--- TEXT FOR ANALYSIS ---
━━━━━━
Heated words bounced between them, and finally Welborn told him, “Well, I’m going to
see
where Richard was shot. If
you
don’t turn the body over, I’m going to turn it over myself! Unless you’re big enough to whip me and keep me from it.”

Welborn Griffin, like his brother, was strong and well built. His grief and anger reinforced his demand. The man turned the body over and Welborn saw where two bullets had entered the back of Richard’s head. He struggled to control his emotions as he stood before his brother’s corpse. He saw no exit wound in the front of the head. The bullets hadn’t been removed.

He walked several blocks to the Texas-side police station.
━━━━━━
--- COLLECTED DATA ---
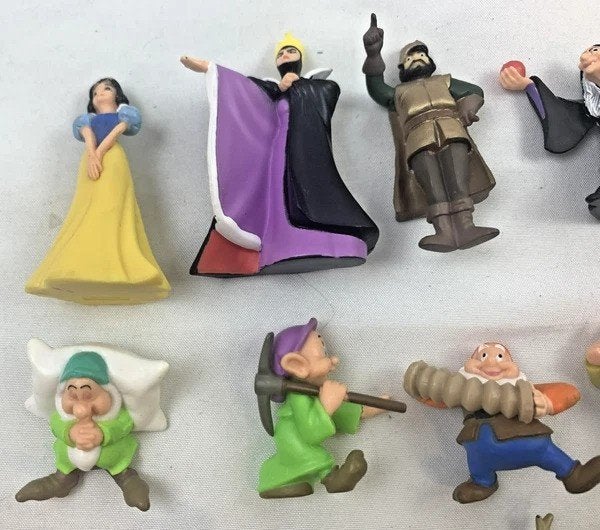 Disney Sneeuwwitje en de zeven dwergen 15 figuren AH set, Coolsingel 104, 3011 AG Rotterdam, Netherlands, Sneeuwwitje of Doornroosje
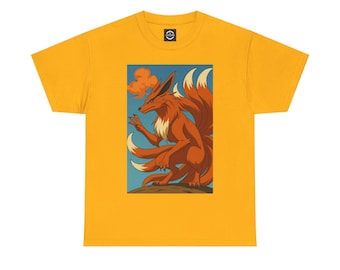 Könnte beinhalten: Senfgelbes T-Shirt mit einer lebendigen Illustration eines neunschwänzigen Fuchses. Das Kunstwerk zeigt den Fuchs in Orange- und Weißtönen vor einem blauen Himmel und orangefarbenen Wolken. Das T-Shirt hat einen klassischen Rundhalsausschnitt.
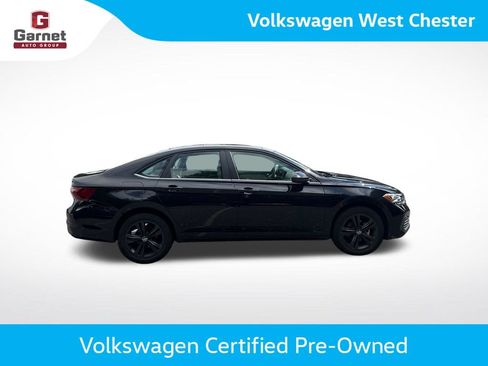 Used 2024 Volkswagen Jetta SE w/ Panoramic Sunroof Package FWD image 7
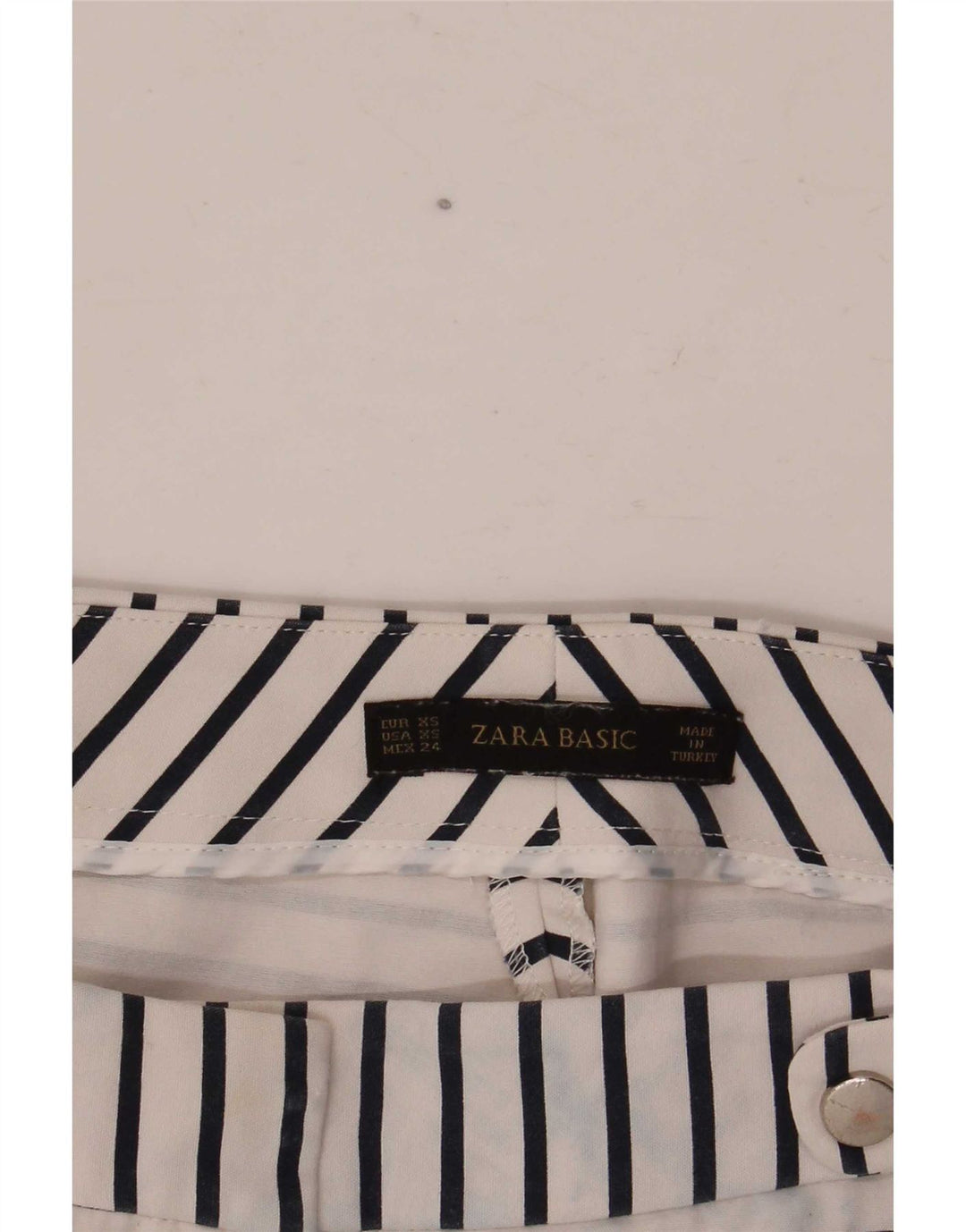 Pantaloni scurți obișnuiți obișnuiți pentru femei Zara XS W28 cu dungi albe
━━━━━━
--- COMPLETE THE FOLLOWING ---
[1] Translate this sentence from the passage about Welborn Griffin into Spanish: "Welborn Griffin, like his brother, was strong and well built."
[2] Carry the passage about Welborn Griffin forward from its last sentence.
None of the lines given above are needed here.

--- RESPONSES BY ITEM NUMBER ---
[1] Welborn Griffin, al igual que su hermano, era fuerte y de buena complexión.

[2]
“There was a bunch of officers. I told them who I was and began to try to find out something. Well, they give me the runaround. And I tried asking an officer some questions, and this other officer he got in on the conversation and told me that they found Richard’s car keys a hundred yards out there in that marsh from where they found the bodies which was just a dirt road. I said, ‘You mean a hundred
feet
, not a hundred yards, don’t you?’

“‘No, it was a hundred
yards
, because we measured it.’

“I said, ‘I don’t believe me, you, or nobody else can throw a set of car keys a hundred yards.’

“That ended that conversation. I was afraid I was going to really get into a confrontation with him.”

Had Welborn Griffin known how the keys were actually found, in the dirt by the man cradling a baby girl, after the crowd had dispersed, he might have sustained his argument. It was an example of how fast facts became distorted as word-of-mouth accounts changed, sometimes radically, and repeatedly.

“I stayed there till near daylight,” said Griffin. “About daylight, I went to the cab stand—it wasn’t far down there—and caught a cab and went to Robison Courts where my mother and sister and Richard and David all lived.

“They were up. They hadn’t slept any all night. It just was sadness, crying, and everything. Nobody could figure out
why
.”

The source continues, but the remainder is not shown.